It is not surprising that Americans were appalled by the incident. The average person living in our prosperous country cannot imagine what it is really like in third world countries. My parents are missionaries to Nicaragua, the second poorest country in the Western Hemisphere. The unemployment rate is 16% and the underemployment rate has reached 36% (CIA World Factbook). These figures ma not seem all that bad, but in Nicaragua "employment" may consist of anything from selling fruit by the side of the road to washing cars in a parking lot. Having visited several times, I have seen thousands of people roaming the streets; begging in an attempt to support their starving families. A very common site is a young girl--sometimes three or four years old--running around barefoot and scantily clothed. On one occasion my family was eating at an outside restaurant when a young, dirty girl came up to our table and asked if she could have our scraps--chicken bones that we were going to throw away. These people beg because they have no means of support. The few factories in Nicaragua are already full of people needing work. Even if the parents can get a job, the children are left to roam the streets. The Nicaraguan people would love for someone like Kathie Lee to bring one of her so called "sweatshops to Nicaragua. They do not see it as an atrocity, but as a reliable means of support.

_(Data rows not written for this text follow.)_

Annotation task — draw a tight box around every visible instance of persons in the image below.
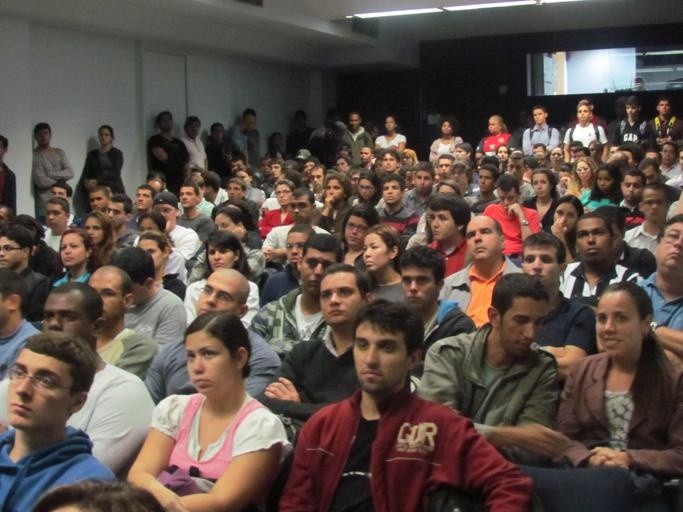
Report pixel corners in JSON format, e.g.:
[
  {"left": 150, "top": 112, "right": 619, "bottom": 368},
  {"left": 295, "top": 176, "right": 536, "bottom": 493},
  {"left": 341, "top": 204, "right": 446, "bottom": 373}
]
[
  {"left": 257, "top": 260, "right": 377, "bottom": 419},
  {"left": 553, "top": 283, "right": 683, "bottom": 510},
  {"left": 0, "top": 278, "right": 156, "bottom": 478},
  {"left": 141, "top": 266, "right": 282, "bottom": 408},
  {"left": 30, "top": 476, "right": 163, "bottom": 512},
  {"left": 414, "top": 273, "right": 568, "bottom": 464},
  {"left": 279, "top": 300, "right": 533, "bottom": 511},
  {"left": 126, "top": 313, "right": 293, "bottom": 512},
  {"left": 0, "top": 330, "right": 117, "bottom": 512},
  {"left": 0, "top": 86, "right": 682, "bottom": 381}
]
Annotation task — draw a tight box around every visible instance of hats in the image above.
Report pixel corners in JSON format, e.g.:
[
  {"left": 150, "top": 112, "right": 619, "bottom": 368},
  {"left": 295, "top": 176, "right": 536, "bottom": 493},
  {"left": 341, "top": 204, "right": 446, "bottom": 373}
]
[
  {"left": 295, "top": 148, "right": 311, "bottom": 161},
  {"left": 153, "top": 191, "right": 179, "bottom": 209}
]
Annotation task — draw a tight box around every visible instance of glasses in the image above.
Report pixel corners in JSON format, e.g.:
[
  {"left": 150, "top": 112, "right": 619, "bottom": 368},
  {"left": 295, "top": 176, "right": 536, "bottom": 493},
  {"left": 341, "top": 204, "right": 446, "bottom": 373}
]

Many are horrified at the incredibly low pay and the use of children in the sweatshops. By our American standards, this is criminal. Americans may not realize that what is seen as scandalously low wages in the United States, is far better than anything else offered in third world countries. Making $.13 an hour is preferable to begging all day for one meal. In the U.S. there are laws prohibiting child labor, so naturally Americans would be shocked at the number of young children working in foreign sweatshops. The parents of these children cannot afford the luxury of a babysitter. If the children are not working in the factory, they will be alone in the streets. Far better for them to work and eat than to go hungry in the streets.
With the big focus on sweatshops outside of the United States, many people are not aware that the same kind of thing is going on right here in the United States. According to Juliet B. Schor, author of The Overworked American, the problem is very serious in large urban areas. Inspectors have found sweatshops employing poor immigrants, sometimes young children, who hold daytime jobs forcing them to miss out on school. Schor also reports that over a million migrant farmworker children are working in the nation's fields. Many would question why this is any different than sweatshops in foreign countries. The answer is that in foreign countries it is the accepted way of life.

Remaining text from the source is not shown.